> **WHAT TO DO**
Carry on the forum thread about preparing for the April 2022 VF and LF exams, starting after its last line.

> **PASSAGE TO READ**
....

# Sitting in for VF & LF this April, 2022



## SEaspirant (Feb 23, 2022)

I wanted to gauge folks who are planning ot sit in for the VF and LF this April, 2022 and how well prepared for both of them are they right now? As to when did they start preparing for either of the 2 components and how much % do they think they have covered so far and plan to cover till April. As for myself, I started off preparing for the LF from Jan 15, 22 and did around 20% prep and switched to VF in Feb 01, 22 and am done by almost 50% VF, will switch back to LF around Mar 10, 22 to see how much can i cover till April. Wanted to gauge with other fellows how are in the same boat? Thx


----------



## raspivey (Feb 24, 2022)

....

> **DATA PROVIDED**
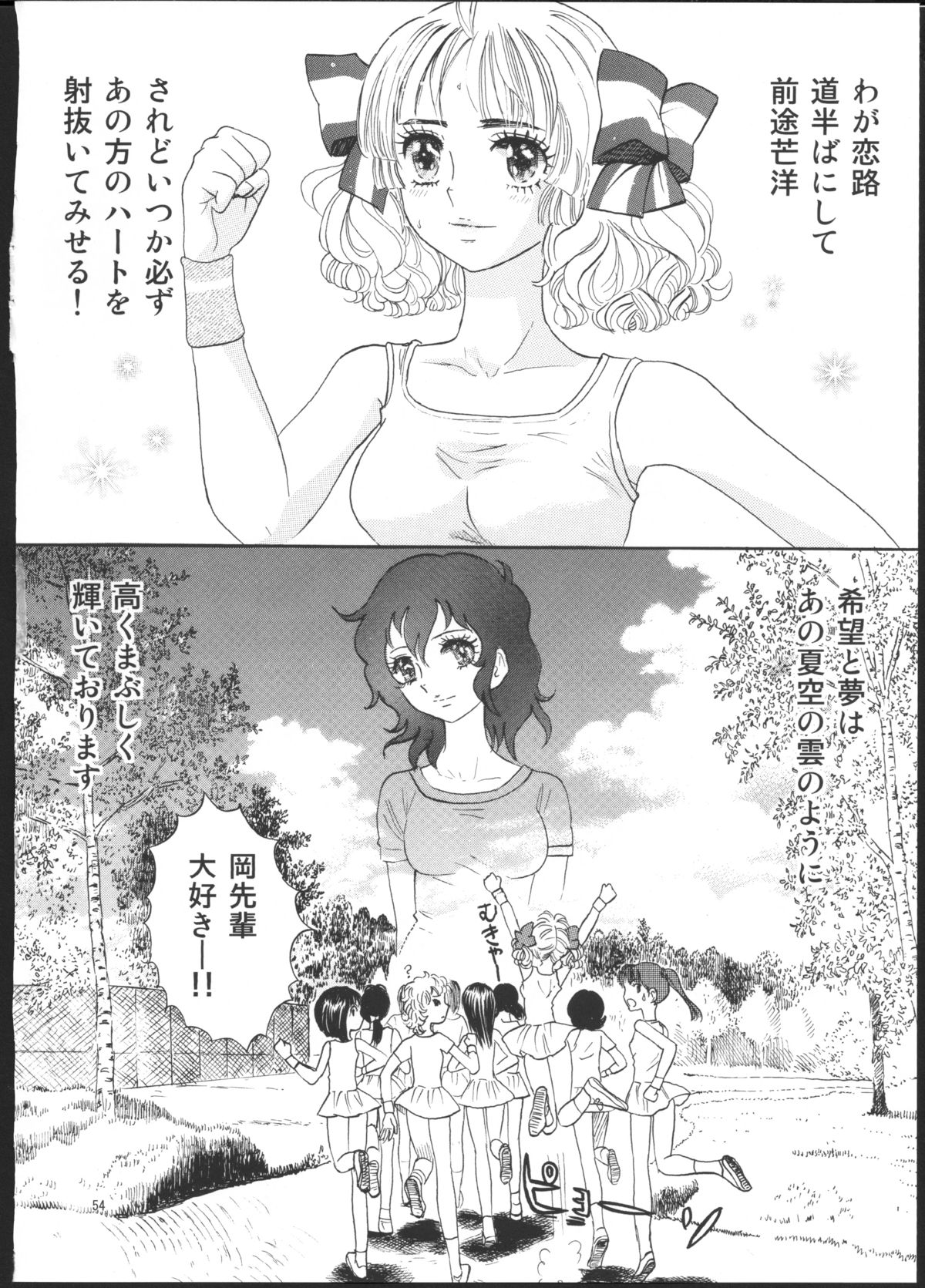 Hiromi o Nerea! - Page 48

....

> **EXERCISE RESULT**
That's an interesting way to break up the studying. Seems like a solid way to not forget too much of either vertical or lateral. I can not comment on preparedness given I am thankfully done with the exams, but I know at this time I was feeling a bit behind. I had started studying around 1st week in January and had gotten through a good bit of vertical; almost done. I had not started on Lateral, so it was daunting to think I had a whole other test to study for in ~2 months. Ended up failing that test attempt haha. I like your approach. Maybe be better than trying to study for both simultaneously if you are not taking a class.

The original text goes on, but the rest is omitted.